Saturday, February 22, 2014

Interview with Husain Haqqani

The Diplomat’s Sanjay Kumar speaks with former Pakistan ambassador to the United States Husain Haqqani about his book Magnificent Delusions, the state of Pakistan, and its complex relations with India, Afghanistan, and the United States.
http://thediplomat.com/2014/02/husain-haqqani/

Some excerpts:

Can you conceive of Pakistan’s existence without the U.S.?

Pakistan will have to change direction. Its leaders will have to stop thinking in terms of seeking American aid forever in order to confront India. They will have to start building a series of relationship with their neighbors. Islamabad needs to think of its economy. It will have to think about rooting out terrorism completely and it should treat such non-state actors as the enemy. It cannot afford to think that some terrorists are good for Afghanistan and some are valuable for Kashmir and some are bad for Karachi and Lahore. Pakistan will have to realize terrorism does not have a color and its nature is to kill.
Pakistan is going through great political change. Do you look at the developments as a positive sign and a new chapter in Pakistan’s history?
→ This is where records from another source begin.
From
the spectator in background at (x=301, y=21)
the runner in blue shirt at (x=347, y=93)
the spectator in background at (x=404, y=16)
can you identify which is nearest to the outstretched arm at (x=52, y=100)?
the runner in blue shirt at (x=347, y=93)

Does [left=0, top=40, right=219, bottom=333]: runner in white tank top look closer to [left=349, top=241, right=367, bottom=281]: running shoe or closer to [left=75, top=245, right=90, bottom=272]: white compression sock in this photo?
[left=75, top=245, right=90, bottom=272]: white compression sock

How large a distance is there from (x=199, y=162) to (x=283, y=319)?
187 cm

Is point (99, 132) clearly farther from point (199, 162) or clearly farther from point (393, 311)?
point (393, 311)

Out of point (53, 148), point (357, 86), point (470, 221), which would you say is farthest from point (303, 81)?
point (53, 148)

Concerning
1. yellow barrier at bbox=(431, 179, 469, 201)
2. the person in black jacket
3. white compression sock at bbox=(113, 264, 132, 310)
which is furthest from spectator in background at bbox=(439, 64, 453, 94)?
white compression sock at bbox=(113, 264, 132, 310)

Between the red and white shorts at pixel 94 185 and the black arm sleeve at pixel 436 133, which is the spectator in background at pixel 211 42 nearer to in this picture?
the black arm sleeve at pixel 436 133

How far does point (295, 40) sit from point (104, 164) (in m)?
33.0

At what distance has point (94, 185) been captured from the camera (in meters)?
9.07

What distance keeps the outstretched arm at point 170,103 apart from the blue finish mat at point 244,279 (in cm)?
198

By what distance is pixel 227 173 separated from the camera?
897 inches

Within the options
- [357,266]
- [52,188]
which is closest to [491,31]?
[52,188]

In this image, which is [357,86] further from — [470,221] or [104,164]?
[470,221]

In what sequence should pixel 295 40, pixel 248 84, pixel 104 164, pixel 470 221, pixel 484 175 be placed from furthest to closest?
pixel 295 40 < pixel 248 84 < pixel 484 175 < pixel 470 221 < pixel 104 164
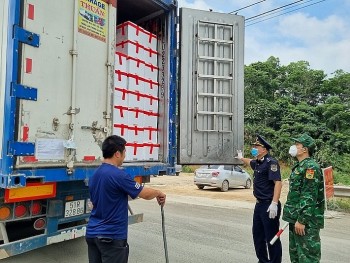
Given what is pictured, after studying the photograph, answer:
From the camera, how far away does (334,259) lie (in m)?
5.30

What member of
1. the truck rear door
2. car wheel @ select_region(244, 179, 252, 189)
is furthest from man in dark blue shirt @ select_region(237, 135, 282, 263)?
car wheel @ select_region(244, 179, 252, 189)

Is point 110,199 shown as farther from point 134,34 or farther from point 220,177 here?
point 220,177

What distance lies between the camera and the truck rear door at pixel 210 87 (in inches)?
212

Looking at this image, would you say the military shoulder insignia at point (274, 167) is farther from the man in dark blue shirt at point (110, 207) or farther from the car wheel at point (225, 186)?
the car wheel at point (225, 186)

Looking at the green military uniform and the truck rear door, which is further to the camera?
the truck rear door

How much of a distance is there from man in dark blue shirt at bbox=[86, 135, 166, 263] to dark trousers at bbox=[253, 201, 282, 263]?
2109 millimetres

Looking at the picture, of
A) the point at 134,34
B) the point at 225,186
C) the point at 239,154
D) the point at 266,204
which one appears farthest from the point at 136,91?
the point at 225,186

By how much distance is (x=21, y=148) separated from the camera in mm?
3287

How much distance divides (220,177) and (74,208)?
1190cm

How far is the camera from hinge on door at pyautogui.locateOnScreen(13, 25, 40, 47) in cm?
329

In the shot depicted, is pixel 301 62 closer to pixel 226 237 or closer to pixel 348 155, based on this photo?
pixel 348 155

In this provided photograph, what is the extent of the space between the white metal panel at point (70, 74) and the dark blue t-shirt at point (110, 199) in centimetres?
92

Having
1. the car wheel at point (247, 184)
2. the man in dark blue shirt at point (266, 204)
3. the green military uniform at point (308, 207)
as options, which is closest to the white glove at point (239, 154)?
the man in dark blue shirt at point (266, 204)

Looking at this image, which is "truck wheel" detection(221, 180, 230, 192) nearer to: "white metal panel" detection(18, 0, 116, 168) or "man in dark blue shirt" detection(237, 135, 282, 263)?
"man in dark blue shirt" detection(237, 135, 282, 263)
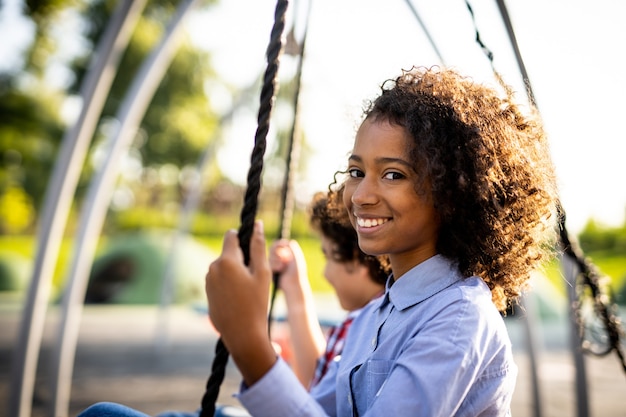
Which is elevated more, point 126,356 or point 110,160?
point 110,160

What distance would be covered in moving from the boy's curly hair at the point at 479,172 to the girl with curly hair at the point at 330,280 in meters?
0.49

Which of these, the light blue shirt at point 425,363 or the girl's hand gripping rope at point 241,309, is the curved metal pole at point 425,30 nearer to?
the light blue shirt at point 425,363

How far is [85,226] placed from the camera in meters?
2.61

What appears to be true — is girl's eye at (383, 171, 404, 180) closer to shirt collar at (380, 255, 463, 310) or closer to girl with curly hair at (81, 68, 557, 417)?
girl with curly hair at (81, 68, 557, 417)

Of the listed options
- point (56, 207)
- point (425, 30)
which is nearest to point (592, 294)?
point (425, 30)

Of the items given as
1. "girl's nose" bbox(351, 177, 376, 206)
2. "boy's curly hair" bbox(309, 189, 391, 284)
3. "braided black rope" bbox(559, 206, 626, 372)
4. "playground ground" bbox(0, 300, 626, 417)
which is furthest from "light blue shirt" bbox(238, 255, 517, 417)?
"playground ground" bbox(0, 300, 626, 417)

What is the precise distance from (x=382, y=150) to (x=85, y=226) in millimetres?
2067

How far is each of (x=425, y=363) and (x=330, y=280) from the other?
103 cm

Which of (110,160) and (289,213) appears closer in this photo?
(289,213)

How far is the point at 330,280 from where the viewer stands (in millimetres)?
1783

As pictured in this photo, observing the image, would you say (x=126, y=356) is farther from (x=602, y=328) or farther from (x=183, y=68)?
(x=183, y=68)

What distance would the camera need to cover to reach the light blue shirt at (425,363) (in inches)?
29.3

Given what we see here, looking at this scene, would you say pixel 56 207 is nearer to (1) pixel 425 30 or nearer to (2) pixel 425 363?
(1) pixel 425 30

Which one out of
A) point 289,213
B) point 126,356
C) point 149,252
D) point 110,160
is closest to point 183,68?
point 149,252
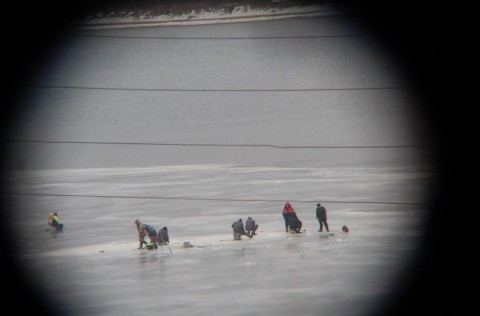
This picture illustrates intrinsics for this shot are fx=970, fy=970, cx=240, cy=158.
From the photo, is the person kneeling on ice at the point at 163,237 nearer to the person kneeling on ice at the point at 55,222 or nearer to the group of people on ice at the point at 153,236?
the group of people on ice at the point at 153,236

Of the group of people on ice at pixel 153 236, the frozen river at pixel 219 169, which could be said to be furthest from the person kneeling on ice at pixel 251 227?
the group of people on ice at pixel 153 236

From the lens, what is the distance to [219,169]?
22609mm

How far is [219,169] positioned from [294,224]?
7798mm

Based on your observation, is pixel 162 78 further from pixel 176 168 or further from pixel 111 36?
pixel 176 168

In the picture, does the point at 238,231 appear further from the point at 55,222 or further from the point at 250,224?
the point at 55,222

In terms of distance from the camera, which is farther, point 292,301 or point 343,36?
point 343,36

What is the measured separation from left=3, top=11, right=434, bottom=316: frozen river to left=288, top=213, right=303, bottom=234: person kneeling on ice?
20 cm

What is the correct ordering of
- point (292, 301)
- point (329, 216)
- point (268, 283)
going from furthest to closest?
point (329, 216), point (268, 283), point (292, 301)

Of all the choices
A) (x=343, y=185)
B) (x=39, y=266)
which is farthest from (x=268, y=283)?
(x=343, y=185)

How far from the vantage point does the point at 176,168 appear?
76.5 feet

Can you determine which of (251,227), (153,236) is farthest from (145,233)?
(251,227)

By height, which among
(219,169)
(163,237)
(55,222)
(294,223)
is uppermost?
(219,169)

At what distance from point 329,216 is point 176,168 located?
7.92 m

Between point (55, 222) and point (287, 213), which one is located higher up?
A: point (55, 222)
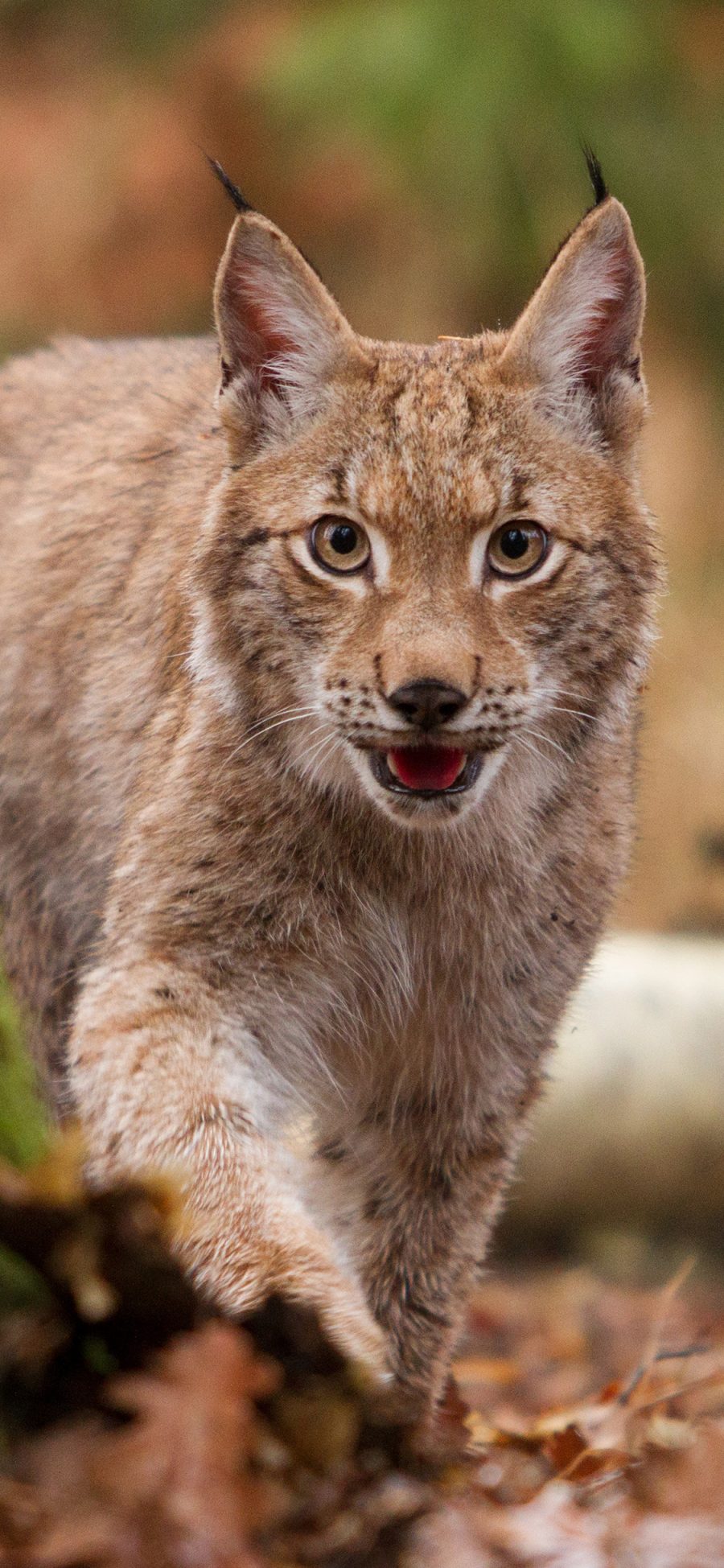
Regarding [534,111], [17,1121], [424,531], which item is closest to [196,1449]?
[17,1121]

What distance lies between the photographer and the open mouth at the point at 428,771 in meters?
3.41

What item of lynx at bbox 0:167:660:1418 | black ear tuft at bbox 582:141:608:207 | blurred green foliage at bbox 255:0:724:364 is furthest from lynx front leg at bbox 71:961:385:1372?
blurred green foliage at bbox 255:0:724:364

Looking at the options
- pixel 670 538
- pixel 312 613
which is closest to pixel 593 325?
pixel 312 613

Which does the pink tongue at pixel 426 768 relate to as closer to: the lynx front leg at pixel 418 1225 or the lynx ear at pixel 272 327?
the lynx ear at pixel 272 327

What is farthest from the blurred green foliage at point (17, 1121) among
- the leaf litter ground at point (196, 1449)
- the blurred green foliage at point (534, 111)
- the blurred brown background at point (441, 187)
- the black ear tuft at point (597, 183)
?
the blurred green foliage at point (534, 111)

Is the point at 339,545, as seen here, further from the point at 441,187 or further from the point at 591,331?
the point at 441,187

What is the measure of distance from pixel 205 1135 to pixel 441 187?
Answer: 801 cm

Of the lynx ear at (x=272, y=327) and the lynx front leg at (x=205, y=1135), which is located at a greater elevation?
the lynx ear at (x=272, y=327)

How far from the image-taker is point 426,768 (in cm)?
342

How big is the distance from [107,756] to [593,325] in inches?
56.4

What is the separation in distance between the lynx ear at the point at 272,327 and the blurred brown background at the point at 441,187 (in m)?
4.79

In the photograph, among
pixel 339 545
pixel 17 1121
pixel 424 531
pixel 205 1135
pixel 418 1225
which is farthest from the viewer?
pixel 418 1225

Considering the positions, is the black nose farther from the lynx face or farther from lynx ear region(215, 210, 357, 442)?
lynx ear region(215, 210, 357, 442)

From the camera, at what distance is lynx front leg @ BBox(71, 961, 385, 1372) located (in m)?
3.10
Pakistan is at a crossroads. Jihadis have one narrative for Pakistan; democrats have their own. Among the democrats, there is a division among those who want to see Pakistan as a pluralistic state and those who want to adopt the old ideological paradigm of an Islamic state. The good thing is that the military has receded a little bit from politics but that doesn’t mean that they have given civilians complete freedom in decision making. How Pakistan gets through this stage of building democracy will determine its future. The most important thing for Pakistan is to overcome the ideological obsessions of the past.